WHAT TO PRODUCE:
Please go through the material below, pick out each line that contains the word "long", and copy those lines out in full.

MATERIAL PROVIDED:
__________

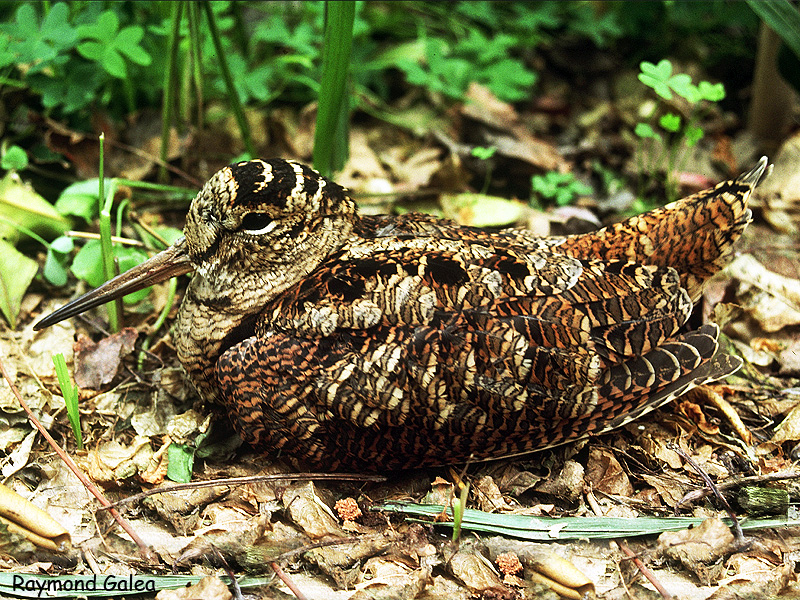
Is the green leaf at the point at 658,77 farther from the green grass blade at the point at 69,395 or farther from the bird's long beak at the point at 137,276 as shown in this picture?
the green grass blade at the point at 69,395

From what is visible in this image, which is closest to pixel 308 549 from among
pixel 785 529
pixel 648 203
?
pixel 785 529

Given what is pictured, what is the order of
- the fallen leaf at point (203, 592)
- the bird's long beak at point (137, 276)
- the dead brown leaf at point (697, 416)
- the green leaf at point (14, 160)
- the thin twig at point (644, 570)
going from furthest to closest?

__________

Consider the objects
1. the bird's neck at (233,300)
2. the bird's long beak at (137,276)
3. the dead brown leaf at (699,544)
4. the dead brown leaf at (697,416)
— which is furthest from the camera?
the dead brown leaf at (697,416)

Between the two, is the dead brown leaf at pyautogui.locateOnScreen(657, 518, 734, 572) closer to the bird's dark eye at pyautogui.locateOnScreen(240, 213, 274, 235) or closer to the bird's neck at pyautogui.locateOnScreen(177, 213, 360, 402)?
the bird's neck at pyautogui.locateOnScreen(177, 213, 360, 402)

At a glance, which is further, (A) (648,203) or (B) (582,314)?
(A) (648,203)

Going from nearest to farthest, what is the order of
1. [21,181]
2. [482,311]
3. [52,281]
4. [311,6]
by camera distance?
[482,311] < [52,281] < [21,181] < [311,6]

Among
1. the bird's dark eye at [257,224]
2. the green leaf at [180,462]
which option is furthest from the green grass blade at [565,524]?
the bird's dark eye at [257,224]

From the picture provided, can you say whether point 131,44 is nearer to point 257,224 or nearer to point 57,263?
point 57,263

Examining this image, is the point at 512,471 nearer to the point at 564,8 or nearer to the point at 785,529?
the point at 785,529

__________

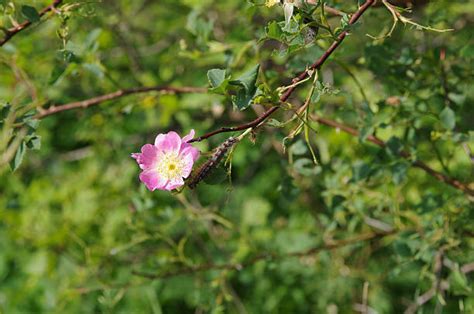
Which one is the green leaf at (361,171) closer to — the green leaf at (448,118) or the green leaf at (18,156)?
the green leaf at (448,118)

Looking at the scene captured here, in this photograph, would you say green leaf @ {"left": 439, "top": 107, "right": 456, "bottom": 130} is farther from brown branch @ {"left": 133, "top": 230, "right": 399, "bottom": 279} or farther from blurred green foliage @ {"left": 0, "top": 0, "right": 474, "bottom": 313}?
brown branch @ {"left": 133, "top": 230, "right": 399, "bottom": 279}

__________

RESPONSE TO THIS EXERCISE:
Is the green leaf at the point at 658,77 farther from the green grass blade at the point at 69,395 or farther from the bird's long beak at the point at 137,276 as shown in this picture?
- the bird's long beak at point (137, 276)
2. the bird's long beak at (137,276)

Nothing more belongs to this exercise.